***** RECORD SET *****

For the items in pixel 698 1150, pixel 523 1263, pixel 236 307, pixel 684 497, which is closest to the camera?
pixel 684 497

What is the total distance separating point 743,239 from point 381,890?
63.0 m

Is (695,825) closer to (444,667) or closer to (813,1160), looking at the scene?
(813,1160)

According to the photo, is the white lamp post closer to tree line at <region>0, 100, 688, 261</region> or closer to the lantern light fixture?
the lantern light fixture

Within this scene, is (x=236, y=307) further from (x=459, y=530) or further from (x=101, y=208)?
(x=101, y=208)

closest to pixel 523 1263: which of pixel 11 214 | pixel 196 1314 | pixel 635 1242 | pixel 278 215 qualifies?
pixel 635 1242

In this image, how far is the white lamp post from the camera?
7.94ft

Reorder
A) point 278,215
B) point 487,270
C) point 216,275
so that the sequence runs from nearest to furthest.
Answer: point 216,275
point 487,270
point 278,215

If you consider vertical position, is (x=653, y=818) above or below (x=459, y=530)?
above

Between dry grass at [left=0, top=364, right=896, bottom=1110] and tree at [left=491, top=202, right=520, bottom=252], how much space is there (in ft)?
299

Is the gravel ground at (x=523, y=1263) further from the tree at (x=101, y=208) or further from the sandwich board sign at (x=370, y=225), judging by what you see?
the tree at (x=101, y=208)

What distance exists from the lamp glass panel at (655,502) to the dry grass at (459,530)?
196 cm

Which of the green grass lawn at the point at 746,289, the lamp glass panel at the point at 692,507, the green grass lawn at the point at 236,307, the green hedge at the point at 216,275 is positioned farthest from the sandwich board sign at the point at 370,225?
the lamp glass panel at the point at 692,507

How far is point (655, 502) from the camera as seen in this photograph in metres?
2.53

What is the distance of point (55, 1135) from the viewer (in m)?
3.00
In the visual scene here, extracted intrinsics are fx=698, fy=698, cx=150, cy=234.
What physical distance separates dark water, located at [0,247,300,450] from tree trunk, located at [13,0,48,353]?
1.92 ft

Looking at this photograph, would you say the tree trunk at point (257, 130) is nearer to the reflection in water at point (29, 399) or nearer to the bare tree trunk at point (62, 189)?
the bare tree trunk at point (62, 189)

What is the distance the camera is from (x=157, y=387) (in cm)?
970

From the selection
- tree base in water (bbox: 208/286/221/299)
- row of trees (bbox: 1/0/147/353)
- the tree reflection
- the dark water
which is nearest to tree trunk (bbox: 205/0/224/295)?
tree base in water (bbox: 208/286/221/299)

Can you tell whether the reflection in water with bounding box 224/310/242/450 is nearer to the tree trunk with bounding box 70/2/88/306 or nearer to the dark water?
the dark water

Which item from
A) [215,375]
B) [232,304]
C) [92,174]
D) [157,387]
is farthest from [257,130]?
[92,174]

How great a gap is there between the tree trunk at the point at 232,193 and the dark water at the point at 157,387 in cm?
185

*****

- **DESCRIPTION OF THE TASK**
Please rewrite the listing, starting at the line that contains "Can you tell" and continuing through its end. Replace "nearer" with "closer" and keep everything else unchanged.

- **SOLVED PROBLEM**
Can you tell whether the reflection in water with bounding box 224/310/242/450 is closer to the tree trunk with bounding box 70/2/88/306 or closer to the dark water?
the dark water

Which item from
A) [215,375]
B) [232,304]
C) [92,174]
D) [157,387]
is farthest from [257,130]?
[92,174]

How great a gap is there between the tree trunk at the point at 232,193 and the dark water at the point at 157,387 in cm?
185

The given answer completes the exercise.